Son ameliyattan sonra ayağında metal eklemli bir ayakkabı ile İzmir’e taşındılar. Adam emekli olmuştu. Şehrin varoşlarından birinde borcu çok bir daire almışlardı. O birkaç yıl yokluk ile geçti. O yokluktan iyi bir liseye yazılamadı çocuk, ama bunu hiç sorun etmedi. Adam küçük bir dükkandan kazandığı ile baktı aileye. Yıllar geçti. O yıllar anarşi yilları. Kadın büyüyen oğlu her geç kaldığında eve nefesini tutup bekledi. Oğlan o sene tıp fakültesini kazandığında adam ve kadın sarılıp uzun uzun ağladılar sessizce.

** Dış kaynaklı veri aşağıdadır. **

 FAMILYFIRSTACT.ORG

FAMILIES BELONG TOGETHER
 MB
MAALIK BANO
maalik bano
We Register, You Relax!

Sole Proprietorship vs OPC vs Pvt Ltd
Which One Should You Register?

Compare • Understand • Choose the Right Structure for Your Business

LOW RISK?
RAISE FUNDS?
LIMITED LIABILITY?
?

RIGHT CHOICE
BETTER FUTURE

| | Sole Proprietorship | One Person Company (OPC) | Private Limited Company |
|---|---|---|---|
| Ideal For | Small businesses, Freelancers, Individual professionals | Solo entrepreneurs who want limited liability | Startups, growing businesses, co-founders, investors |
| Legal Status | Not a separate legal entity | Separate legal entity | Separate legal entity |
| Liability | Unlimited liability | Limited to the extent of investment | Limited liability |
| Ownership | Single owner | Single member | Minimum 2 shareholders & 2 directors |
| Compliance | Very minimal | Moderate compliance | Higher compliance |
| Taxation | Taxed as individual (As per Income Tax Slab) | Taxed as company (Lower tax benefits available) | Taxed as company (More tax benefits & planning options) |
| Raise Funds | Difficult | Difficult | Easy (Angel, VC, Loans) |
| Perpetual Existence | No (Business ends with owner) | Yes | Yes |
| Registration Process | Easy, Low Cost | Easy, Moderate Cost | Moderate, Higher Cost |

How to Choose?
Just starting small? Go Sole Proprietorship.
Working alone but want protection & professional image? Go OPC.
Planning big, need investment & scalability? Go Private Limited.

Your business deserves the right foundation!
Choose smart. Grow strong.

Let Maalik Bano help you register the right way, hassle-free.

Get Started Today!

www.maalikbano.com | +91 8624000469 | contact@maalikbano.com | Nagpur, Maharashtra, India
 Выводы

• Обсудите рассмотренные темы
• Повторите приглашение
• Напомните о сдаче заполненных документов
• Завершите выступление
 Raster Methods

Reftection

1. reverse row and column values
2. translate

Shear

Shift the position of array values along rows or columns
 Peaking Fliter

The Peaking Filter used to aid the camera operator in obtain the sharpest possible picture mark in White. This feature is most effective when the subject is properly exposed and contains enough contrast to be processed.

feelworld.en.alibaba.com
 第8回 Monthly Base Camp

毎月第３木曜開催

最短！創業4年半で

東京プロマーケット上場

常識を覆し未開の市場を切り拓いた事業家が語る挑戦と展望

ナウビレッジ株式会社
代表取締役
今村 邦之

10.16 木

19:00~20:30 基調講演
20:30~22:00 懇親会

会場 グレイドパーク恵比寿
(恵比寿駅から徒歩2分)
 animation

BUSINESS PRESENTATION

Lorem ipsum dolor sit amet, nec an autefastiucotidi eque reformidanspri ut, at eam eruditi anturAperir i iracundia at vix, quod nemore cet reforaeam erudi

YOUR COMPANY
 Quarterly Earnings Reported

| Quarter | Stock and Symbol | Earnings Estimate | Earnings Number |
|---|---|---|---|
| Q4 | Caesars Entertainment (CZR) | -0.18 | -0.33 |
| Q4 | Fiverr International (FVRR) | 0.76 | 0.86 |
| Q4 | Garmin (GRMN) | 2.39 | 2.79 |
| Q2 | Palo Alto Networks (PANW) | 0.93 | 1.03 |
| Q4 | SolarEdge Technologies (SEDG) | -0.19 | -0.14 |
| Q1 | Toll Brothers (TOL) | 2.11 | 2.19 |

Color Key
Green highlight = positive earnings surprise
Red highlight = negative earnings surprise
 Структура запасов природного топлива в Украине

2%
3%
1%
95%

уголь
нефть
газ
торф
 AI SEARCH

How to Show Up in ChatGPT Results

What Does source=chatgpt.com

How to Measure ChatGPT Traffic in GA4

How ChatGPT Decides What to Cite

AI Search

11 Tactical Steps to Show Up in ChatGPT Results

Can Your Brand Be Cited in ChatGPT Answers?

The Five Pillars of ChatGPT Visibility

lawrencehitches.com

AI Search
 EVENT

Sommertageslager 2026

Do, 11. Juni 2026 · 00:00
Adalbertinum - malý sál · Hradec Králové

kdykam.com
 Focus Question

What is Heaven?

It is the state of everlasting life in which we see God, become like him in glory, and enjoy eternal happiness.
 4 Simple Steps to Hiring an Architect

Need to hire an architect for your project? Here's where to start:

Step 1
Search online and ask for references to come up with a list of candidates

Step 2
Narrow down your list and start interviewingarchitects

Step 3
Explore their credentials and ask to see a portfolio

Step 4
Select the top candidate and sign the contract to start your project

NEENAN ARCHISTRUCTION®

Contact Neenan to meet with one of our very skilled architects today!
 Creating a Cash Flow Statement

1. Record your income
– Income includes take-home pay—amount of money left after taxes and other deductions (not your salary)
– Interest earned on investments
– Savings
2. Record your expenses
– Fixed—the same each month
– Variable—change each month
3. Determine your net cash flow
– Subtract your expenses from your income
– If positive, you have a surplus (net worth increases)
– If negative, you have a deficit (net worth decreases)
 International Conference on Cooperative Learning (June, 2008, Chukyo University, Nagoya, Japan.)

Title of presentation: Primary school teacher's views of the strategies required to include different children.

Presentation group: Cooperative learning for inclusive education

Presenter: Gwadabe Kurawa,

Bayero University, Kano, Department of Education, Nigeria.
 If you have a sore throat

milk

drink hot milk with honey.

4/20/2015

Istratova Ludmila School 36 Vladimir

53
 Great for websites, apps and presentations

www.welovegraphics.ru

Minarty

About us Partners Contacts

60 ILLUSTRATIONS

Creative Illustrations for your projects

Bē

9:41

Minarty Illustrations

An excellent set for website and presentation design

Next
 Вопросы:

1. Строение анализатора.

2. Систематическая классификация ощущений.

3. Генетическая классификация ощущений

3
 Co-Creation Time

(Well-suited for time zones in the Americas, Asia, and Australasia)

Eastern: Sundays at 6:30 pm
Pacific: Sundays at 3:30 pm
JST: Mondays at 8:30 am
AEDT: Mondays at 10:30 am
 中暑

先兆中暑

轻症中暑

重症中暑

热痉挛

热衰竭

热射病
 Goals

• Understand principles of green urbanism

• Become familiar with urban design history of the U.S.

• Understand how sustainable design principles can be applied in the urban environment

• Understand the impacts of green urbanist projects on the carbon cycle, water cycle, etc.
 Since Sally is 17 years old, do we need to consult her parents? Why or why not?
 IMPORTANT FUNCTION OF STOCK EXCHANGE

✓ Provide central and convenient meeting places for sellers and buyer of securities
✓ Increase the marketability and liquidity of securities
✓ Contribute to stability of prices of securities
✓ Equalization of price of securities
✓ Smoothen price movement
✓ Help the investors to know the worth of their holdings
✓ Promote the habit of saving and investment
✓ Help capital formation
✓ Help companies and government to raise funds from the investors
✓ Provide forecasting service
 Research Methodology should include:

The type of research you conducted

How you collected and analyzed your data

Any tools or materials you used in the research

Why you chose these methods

Bavulunu hazırlamıştı anası çocuğun. Çocuk babasına baktı uzun uzun. Deniz kıyısına indiler adam ile çocuk. Çocuk babasının çayını yudumlamasını bekledi. Bir pasaport kahvesinden denizi seyrettiler. Çocuk İzmir’de ilk sahile indikleri günü hatırlattı adama. Ayağında metal eklemli bir ayakkabı. Kemeraltı girişinden yem alıp, kordonda balık avlamaya gelmişlerdi. Adam uzun uzun ağlamıştı. Çocuk uzun uzun susmuştu. Akşam olana kadar adamın gözyaşları misinaya su olmuştu. İşte çocuk o günü hatırlattı babasına. “Bitti baba “ dedi. Sadece denize baktı uzun uzun. Babası susuyordu çocuk hıçkıra hıçkıra ağlıyordu. Akşam oldu, çocuk kalktı. “ evet baba” dedi “artık hayatı değiştirme zamanı. Hep sen değiştirdin, hep sen koşturdun. Şimdi sıra bende. Topallığıma takılma. Senin çaban ile yendik onu bu güne kadar bundan sonra da yeneriz.”. İzmirde gün kararmıştı. Martılar uçuyordu başlarının üzerinden. Karşıyaka vapuru sirenlerini çalıyordu. Dolmuş muavinleri gürültülü müşteri kavgasında. Adam İstanbul’u hatırladı. Boğazı, martı çığlıklarını, hayatı ve acılarını. Derin bir soluk aldı. Oğlunun koluna girdi. İzmir geceden yanıyordu.
Bir solukta okudum. Kaleminize sağlık
Teşekkür ederim
Harika bir hikaye olmuş.yüreğinize sağlık
Teşekkür ederim
Yine bir solukta ve zevkle okuduğum güzel yazilarinizdan biri .... Kaleminize yüreğinize sağlık ????